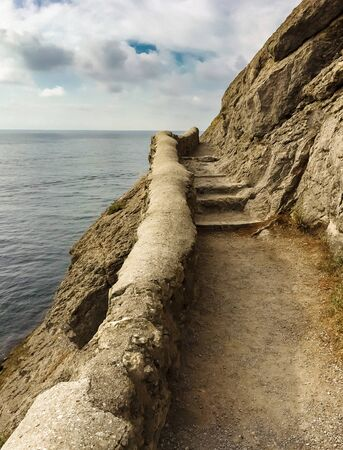 edge of the cliff with an ancient stone path along the sea with stone steps against the sea and clouds, vertical frame in the Crimea on the path of golitsina, stairway to heaven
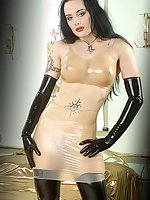 Latex model Morrigan plays with her vibrator
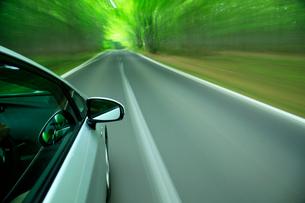 新緑の道を走るハイブリッドカーの写真素材 [FYI01451620]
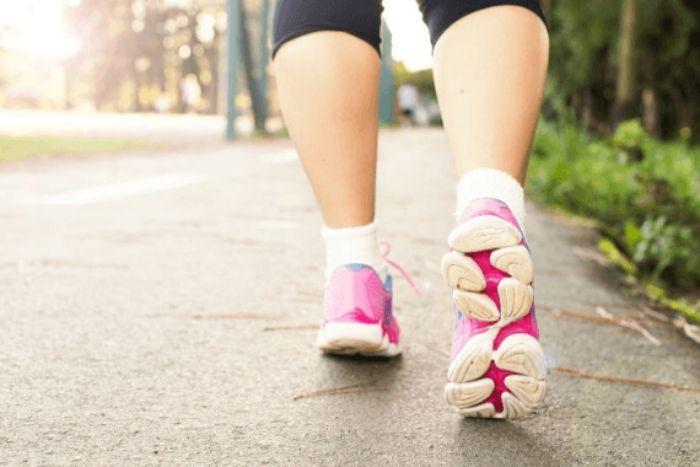 女性がスニーカーを履いて歩く写真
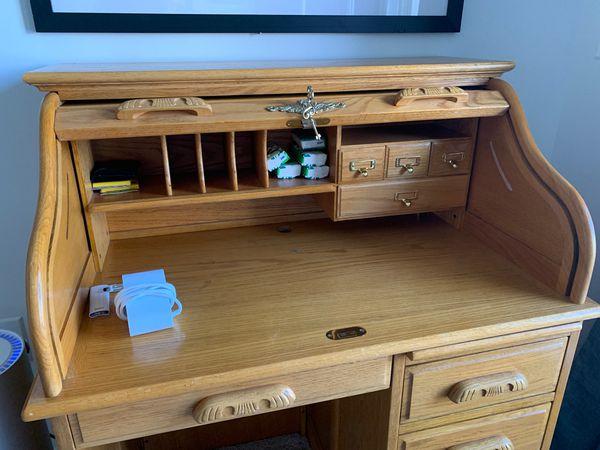 Small oak roll top desk.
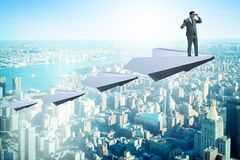 The businessman flying on paper plane in business concept Royalty Free Stock Photography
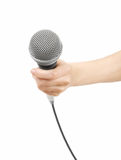 Mic in hand. Woman's hand holding a microphone. isolated on white background Stock Photo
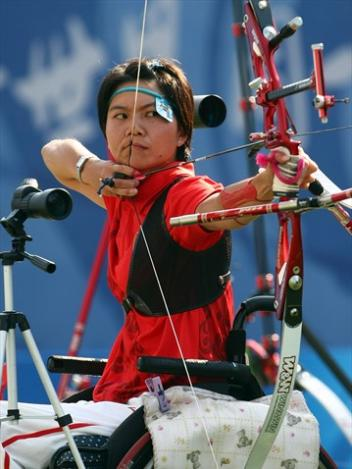 Archer competes in 2008 Beijing Paralympics
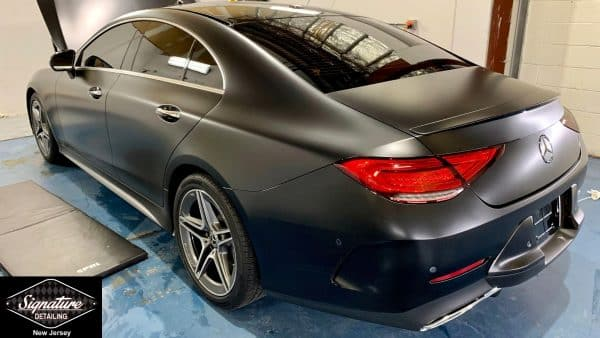 Signature Detailing New Jersey turns this Mercedes Sedan into a matte black with Clear Bra Paint Protection Film.
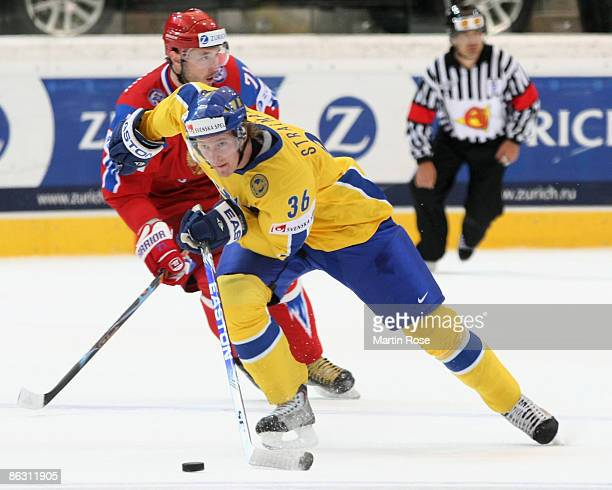 Anton Stralman of Sweden skates with the puck during the IIHF World Ice Hockey Championship qualification round match between Russia and Sweden at...
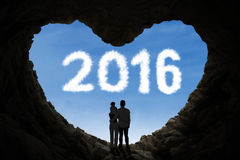 Parents and their kid inside cave with numbers 2016 Stock Images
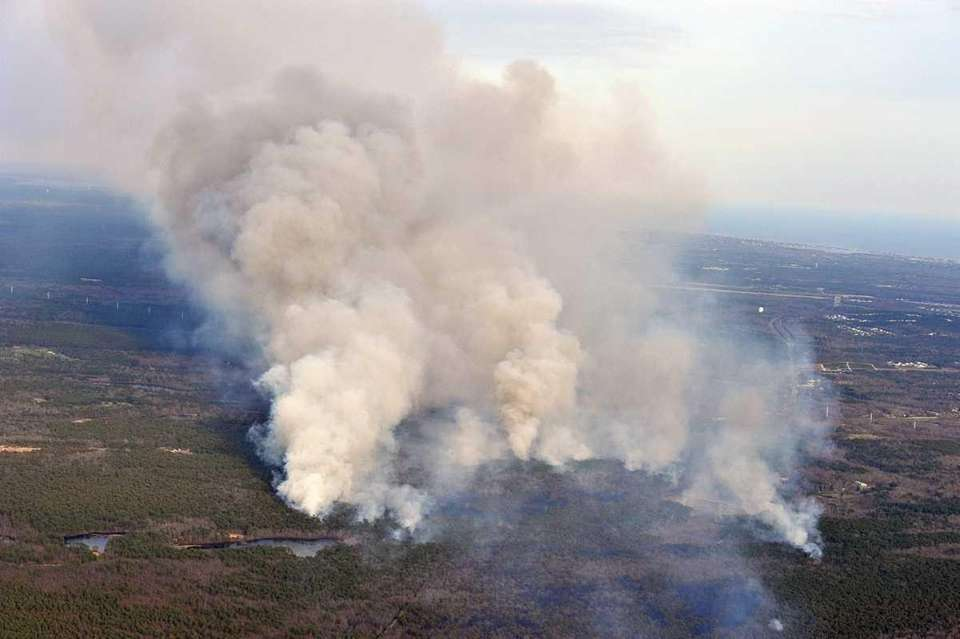 Plumes of smoke rise from the massive brush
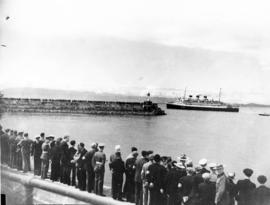 "[People line the waterfont to watch the S.S. ""Prince Robert"" leaving Victoria after the..."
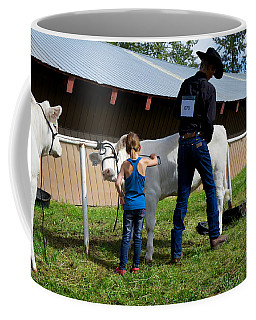 Coffee Mug featuring the photograph Final Touches On The Charolais Heifer  by Mary Lee Dereske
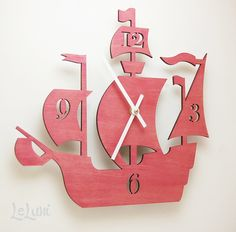 """I have a sister who is actually a bona fide """"Dread Pirate Roberta"""". This would be perfect in black for her.     The """"Dread Pirate Roberta"""" in Princess Pink, a designer wall mounted clock from LeLuni. $52.00, via Etsy."""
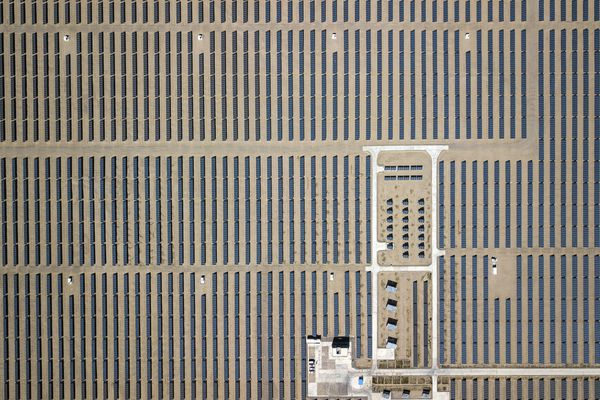 Photovoltaic panels stand at a solar power station operated by Huanghe Hydropower Development Co., a unit of State Power Investment Corp., at the Golmud Solar Park in this aerial photograph taken on the outskirts of Golmud, Qinghai province, China, on July 24, 2018. MUST CREDIT: Qilai Shen/Bloomberg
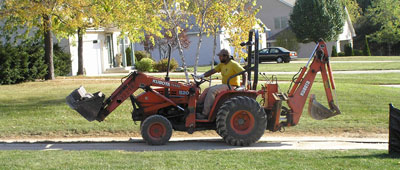 heavy machinery driving over protected grass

━━━━

- DIRECTIONS FOR THIS TASK: Through the line containing "The businessman flying" and no further, restate the data above word for word from its first line, leaving out pictures.

- RESPONSE BELOW:
 edge of the cliff with an ancient stone path along the sea with stone steps against the sea and clouds, vertical frame in the Crimea on the path of golitsina, stairway to heaven
 Latex model Morrigan plays with her vibrator
 新緑の道を走るハイブリッドカーの写真素材 [FYI01451620]
 女性がスニーカーを履いて歩く写真
 Small oak roll top desk.
 The businessman flying on paper plane in business concept Royalty Free Stock Photography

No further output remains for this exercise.